** BEGIN Text passage **
In the method for remotely accessing the graphics processing units provided by the present disclosure, after receiving the target information, the first processor may parse the target information to determine the function type to which it belongs. When the target information is of the first type, the transmission path between the virtual graphics processing unit driver module in the virtual machine in the first node and the target graphics processing unit in the second node may be established based on the information carried in the target information. When the target information is of the second type, the application request of the target information may be transmitted to the second node through the transmission path between the virtual graphics processing unit driver module and the target graphics processing unit in the second node, such that the target graphics processing unit of the second node responds to the application request and obtains the processing results. When the target information is of the third type, based on the information carried in the target information, the transmission path between the virtual graphics processing unit module and the target graphics processing unit may be canceled, such that the target service module releases the corresponding physical GPU resources. Therefore, based on the different specific communication behaviors described by the communication primitives, communication of different communication behaviors between the virtual graphics processing unit driver module and the first processor may be realized.
Corresponding to the above-mentioned embodiments of the method for remotely accessing the graphics processing units applied to the first node, the present disclosure also provides a method for remotely accessing the graphics processing units applied to the second node. As shown in
At S1001, the second processor receives the application request transmitted by the first processor in the first node.
The graphics processing unit set may be deployed on the second node, and the graphics processing unit set may include at least one graphics processing unit.
The at least one graphics processing unit on the second node may be accessed by the virtual machine on the first node in the form of remote access, and the at least one graphics processing unit may perform data processing in response to the remote access.
The second processor and the first processor may be respectively provided with interfaces, and the second processor and the first processor may transmit data through the interfaces.
At S1002, the second processor sends the application request to the target service module, where the target service module is connected to the target graphics processing unit.
After receiving the application request, the second processor may send the application request to the corresponding target service module.
The target service module may be set corresponding to the GPU.
It should be noted that for isolation and security reasons, the number of RPC servers in the second node may be consistent with the number of physical GPUs on the machine. Each RPC server may be responsible for responding to requests from one physical GPU. Since one RPC server only responds to requests sent by one RPC client at the same time and sends the request to the same GPU, the RPC server may not need to maintain a mapping table.
** END Text passage **
= Requirement 1 =
According to the passage, how many RPC servers may the second node have?
** BEGIN Material for this exercise **
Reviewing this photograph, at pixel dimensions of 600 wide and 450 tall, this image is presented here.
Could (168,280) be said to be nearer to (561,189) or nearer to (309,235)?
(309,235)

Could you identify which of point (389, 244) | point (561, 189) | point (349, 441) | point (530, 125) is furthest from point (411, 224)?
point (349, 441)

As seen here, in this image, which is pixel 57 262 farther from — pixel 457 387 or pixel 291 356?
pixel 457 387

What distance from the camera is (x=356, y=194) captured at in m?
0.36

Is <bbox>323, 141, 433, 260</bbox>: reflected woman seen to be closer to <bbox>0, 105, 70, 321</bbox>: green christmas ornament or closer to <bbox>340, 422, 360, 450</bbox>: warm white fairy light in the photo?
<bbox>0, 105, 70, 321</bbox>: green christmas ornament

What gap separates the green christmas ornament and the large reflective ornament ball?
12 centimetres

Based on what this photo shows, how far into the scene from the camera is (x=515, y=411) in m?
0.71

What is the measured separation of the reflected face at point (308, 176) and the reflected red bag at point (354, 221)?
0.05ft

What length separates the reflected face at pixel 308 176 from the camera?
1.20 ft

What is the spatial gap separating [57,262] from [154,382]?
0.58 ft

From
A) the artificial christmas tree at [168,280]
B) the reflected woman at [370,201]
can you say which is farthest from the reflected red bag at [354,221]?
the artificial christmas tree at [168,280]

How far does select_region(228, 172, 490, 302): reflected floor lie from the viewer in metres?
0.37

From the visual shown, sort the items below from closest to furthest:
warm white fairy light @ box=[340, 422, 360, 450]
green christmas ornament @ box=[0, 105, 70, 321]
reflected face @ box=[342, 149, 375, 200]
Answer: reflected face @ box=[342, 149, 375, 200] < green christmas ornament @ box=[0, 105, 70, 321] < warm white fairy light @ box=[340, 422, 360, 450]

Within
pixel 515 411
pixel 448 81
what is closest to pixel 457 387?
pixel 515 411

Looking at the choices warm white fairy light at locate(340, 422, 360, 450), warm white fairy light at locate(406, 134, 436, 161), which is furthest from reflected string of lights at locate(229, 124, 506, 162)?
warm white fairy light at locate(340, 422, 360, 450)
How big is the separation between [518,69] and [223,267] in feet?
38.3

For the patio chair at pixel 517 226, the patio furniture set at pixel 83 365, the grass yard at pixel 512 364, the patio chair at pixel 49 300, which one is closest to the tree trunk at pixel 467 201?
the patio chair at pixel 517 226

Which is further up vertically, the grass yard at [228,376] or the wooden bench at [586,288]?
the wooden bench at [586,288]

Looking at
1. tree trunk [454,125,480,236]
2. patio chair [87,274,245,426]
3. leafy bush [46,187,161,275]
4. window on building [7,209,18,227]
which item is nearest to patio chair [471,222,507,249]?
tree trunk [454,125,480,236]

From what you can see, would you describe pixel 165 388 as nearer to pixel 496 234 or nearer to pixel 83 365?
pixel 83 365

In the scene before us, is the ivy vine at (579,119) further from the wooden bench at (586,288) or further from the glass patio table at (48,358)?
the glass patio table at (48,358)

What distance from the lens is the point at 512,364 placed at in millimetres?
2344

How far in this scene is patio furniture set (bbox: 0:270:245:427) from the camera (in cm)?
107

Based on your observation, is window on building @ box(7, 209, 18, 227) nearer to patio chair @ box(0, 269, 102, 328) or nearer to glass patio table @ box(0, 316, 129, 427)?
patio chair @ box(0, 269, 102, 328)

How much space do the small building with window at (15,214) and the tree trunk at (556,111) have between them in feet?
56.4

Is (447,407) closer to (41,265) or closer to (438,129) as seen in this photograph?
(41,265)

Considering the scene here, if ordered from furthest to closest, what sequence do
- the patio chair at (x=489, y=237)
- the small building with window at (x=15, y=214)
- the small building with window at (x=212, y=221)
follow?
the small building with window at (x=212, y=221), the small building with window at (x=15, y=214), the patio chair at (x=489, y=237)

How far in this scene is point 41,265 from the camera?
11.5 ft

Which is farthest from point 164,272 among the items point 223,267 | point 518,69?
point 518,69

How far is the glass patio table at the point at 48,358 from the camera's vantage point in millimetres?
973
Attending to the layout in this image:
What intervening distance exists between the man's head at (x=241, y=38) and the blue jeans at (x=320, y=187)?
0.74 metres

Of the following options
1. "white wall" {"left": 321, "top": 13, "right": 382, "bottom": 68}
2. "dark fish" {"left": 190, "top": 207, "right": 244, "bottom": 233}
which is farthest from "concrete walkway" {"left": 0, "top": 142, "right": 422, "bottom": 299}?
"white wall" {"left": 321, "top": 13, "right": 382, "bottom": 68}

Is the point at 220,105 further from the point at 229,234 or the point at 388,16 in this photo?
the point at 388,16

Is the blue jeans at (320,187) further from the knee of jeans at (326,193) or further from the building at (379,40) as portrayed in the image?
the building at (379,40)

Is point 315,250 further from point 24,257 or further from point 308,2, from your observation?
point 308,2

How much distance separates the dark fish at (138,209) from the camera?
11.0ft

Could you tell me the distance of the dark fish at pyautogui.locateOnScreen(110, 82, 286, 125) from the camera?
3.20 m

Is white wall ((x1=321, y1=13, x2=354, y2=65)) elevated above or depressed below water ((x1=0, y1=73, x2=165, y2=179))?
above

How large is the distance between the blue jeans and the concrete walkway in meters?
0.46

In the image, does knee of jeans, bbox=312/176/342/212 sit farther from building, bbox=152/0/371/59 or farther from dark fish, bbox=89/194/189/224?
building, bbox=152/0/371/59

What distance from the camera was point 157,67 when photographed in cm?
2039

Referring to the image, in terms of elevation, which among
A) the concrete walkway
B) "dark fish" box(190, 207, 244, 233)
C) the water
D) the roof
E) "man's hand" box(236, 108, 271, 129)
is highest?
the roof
** END Material for this exercise **
= Requirement 2 =
Reproduce everything in the listing from the line containing "What distance from the lens" down to the line containing "0.74 metres", including both of those lines.

= Exercise output 1 =
The same number as the physical GPUs on the machine.

= Exercise output 2 =
What distance from the lens is the point at 512,364 placed at in millimetres?
2344

How far in this scene is patio furniture set (bbox: 0:270:245:427) from the camera (in cm)?
107

Based on your observation, is window on building @ box(7, 209, 18, 227) nearer to patio chair @ box(0, 269, 102, 328) or nearer to glass patio table @ box(0, 316, 129, 427)?
patio chair @ box(0, 269, 102, 328)

How much space do the small building with window at (15,214) and the tree trunk at (556,111) have between them in feet?
56.4

Is (447,407) closer to (41,265) or closer to (438,129) as seen in this photograph?
(41,265)

Considering the scene here, if ordered from furthest to closest, what sequence do
- the patio chair at (x=489, y=237)
- the small building with window at (x=15, y=214)
- the small building with window at (x=212, y=221)
follow?
the small building with window at (x=212, y=221), the small building with window at (x=15, y=214), the patio chair at (x=489, y=237)

How far in this scene is point 41,265 from the camera?
11.5 ft

Which is farthest from point 164,272 among the items point 223,267 | point 518,69?
point 518,69

How far is the glass patio table at the point at 48,358 from the camera's vantage point in millimetres?
973
Attending to the layout in this image:
What intervening distance exists between the man's head at (x=241, y=38) and the blue jeans at (x=320, y=187)?
0.74 metres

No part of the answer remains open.